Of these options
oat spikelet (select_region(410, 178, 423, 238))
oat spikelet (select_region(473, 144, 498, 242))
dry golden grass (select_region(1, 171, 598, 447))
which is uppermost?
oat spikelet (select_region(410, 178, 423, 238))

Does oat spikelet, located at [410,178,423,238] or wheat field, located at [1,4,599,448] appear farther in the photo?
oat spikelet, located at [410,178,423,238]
+ + +
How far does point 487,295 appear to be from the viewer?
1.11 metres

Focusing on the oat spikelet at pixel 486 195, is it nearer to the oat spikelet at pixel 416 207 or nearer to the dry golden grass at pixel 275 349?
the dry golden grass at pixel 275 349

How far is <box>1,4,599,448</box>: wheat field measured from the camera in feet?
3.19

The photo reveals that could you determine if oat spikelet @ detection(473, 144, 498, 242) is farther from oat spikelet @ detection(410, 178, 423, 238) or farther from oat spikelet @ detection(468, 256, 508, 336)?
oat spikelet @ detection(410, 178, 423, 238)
+ + +
Pick out and copy every line of the items above that contains the word "grass". Case counts.

dry golden grass (select_region(1, 171, 598, 447))
Focusing on the oat spikelet at pixel 486 195, is it nearer to the oat spikelet at pixel 416 207 or nearer to the dry golden grass at pixel 275 349?
the dry golden grass at pixel 275 349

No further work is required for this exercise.